We believe in and support education. In fact, SoFi Bank is one of the largest lenders to students in the nation—and remains committed to helping students “Get Their Money Right.”
A local public nonprofit that Golden Pacific supports is “The Dominguez Dream,” an organization that “is committed to empowering children in underserved communities to achieve their full potential through Literacy and STEAM (Science, Technology, Engineering, the Arts and Mathematics).”
According to its website, “The Dominguez Dream collaborates with elementary schools to provide literacy and STEAM programs to 3,500 students in 11 schools and aims to bridge the educational achievement gap by providing a positive and lasting impact on students, parents, educators, schools and the surrounding community.”
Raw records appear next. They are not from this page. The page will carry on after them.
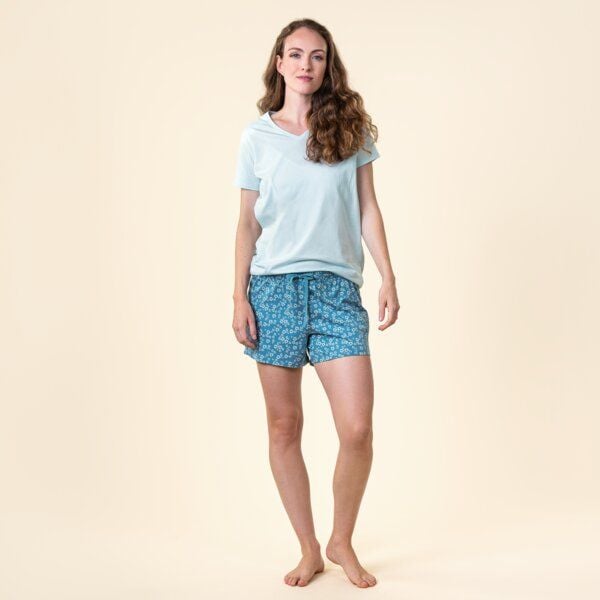 Living Crafts Shorty-Pyjama, Set - MIRIAM von Living Crafts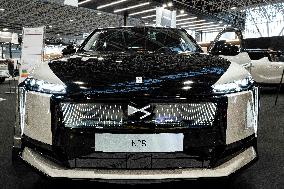 Auto Motorcycle and Mobility Show - Toulouse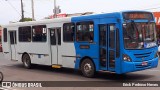 Nacional Transportes 5842 na cidade de Santarém, Pará, Brasil, por Erick Pedroso Neves. Número da foto: #:id.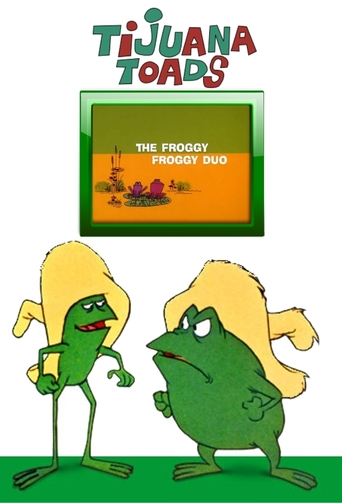 The Froggy Froggy Duo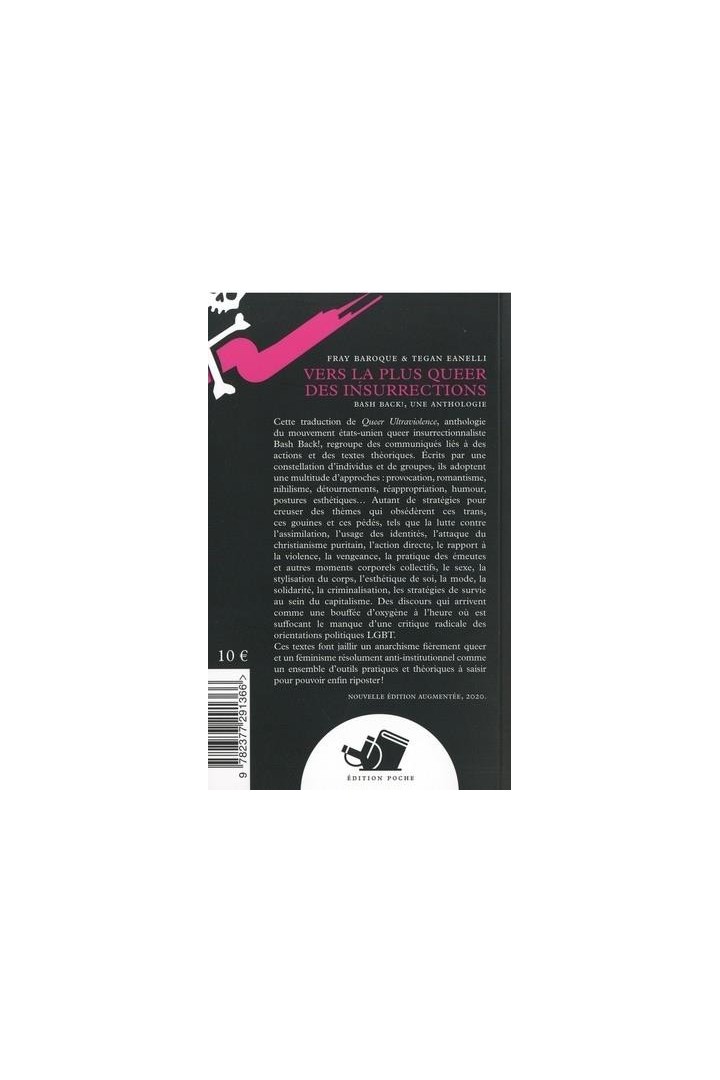 Vers la plus queer des insurrections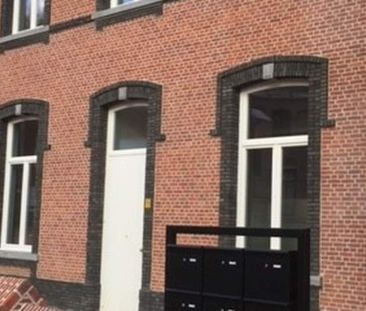 Gelijkvloers app. te huur in Langdorp voor € 825 met 1 slaapkamer - Photo 5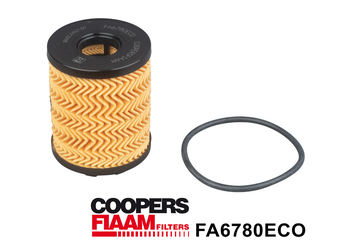 Filtru ulei FIAT TIPO hatchback (356_, 357_) 1.3 D (356HXH1A) diesel 95 cai COOPERSFIAAM FA6780ECO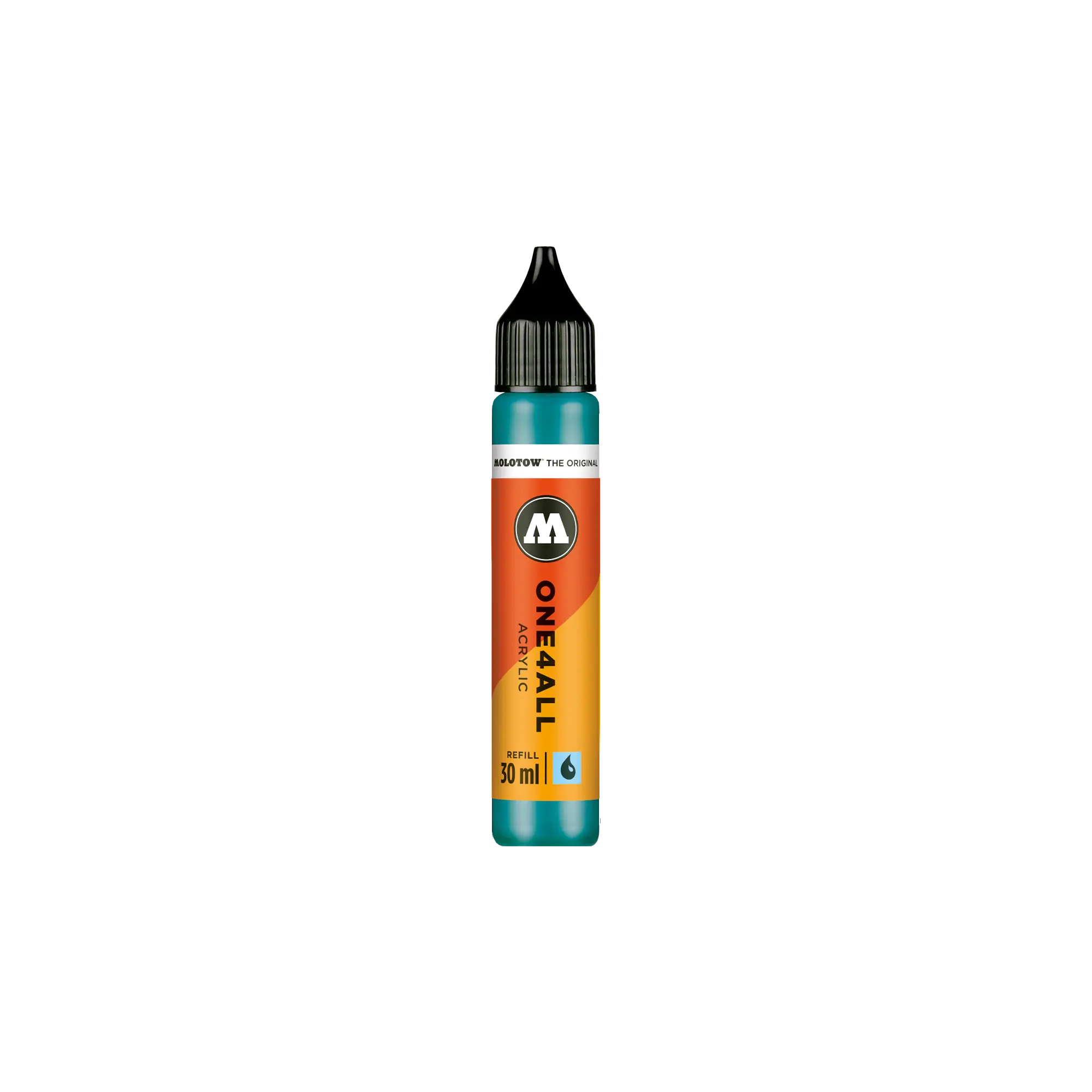 Refill One4All 30ml #206 lagoon blue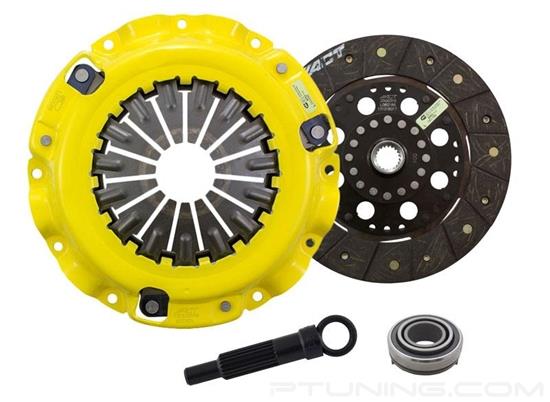 Picture of Xtreme Clutch Kit - Solid Hub Street Disc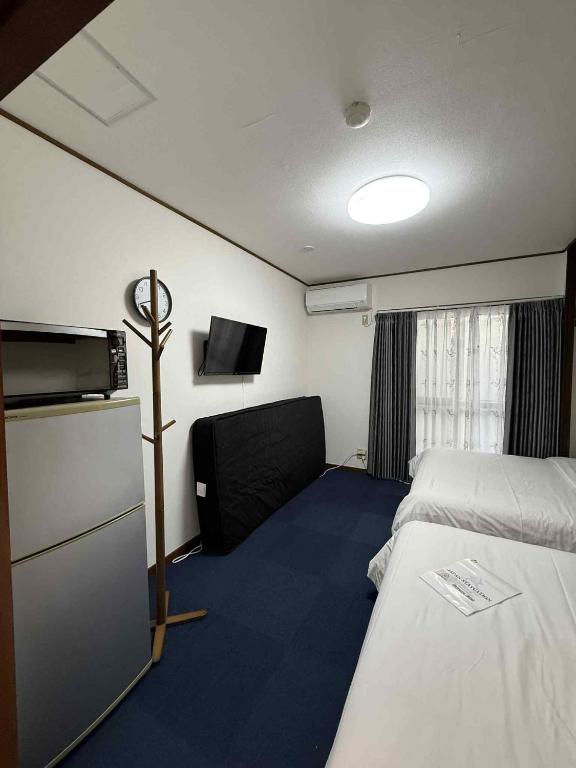 Japan Staycation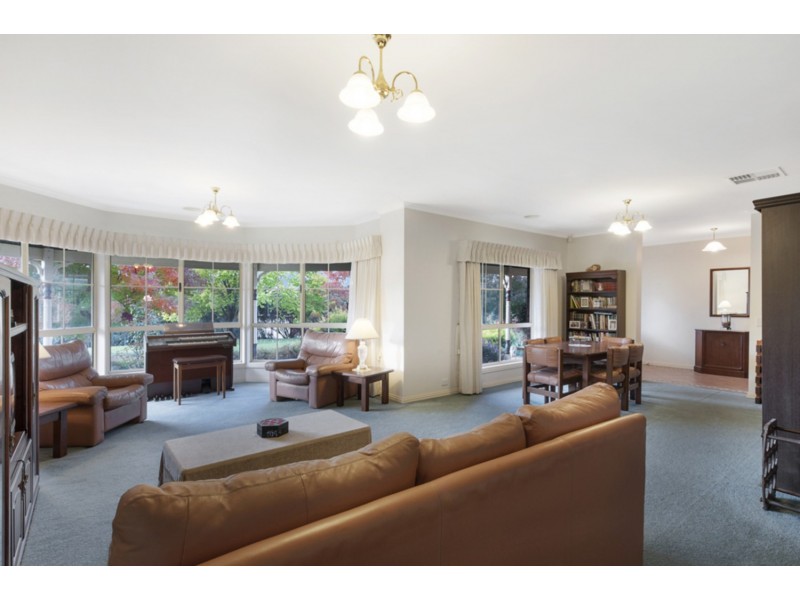 4 Hylton Court, Wodonga VIC 3690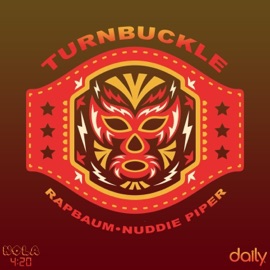 Move Slow (feat. Nuddie Piper) Rapbaum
Another great organization we enthusiastically support is the Sacramento Philharmonic & Opera’s (SP&O’s) Educational and Community Outreach program. In its “LINK UP!” program, students in grades 3-5 are invited to join the SP&O in an interactive activity that offers a collection of instruments for students to play, musical development workshops, and student performances with the symphony in a culminating concert.
I have been thrilled to attend these concerts combining young students with professional musicians; it was an incredible experience for the kids, their families, the professional musicians and the audience. These delightful and meaningful performances will be forever etched in my mind.
Let’s remember our kids at all levels of community and at any age or stage in life. Let’s help give them a leg up early in life through the most important gift of all: education.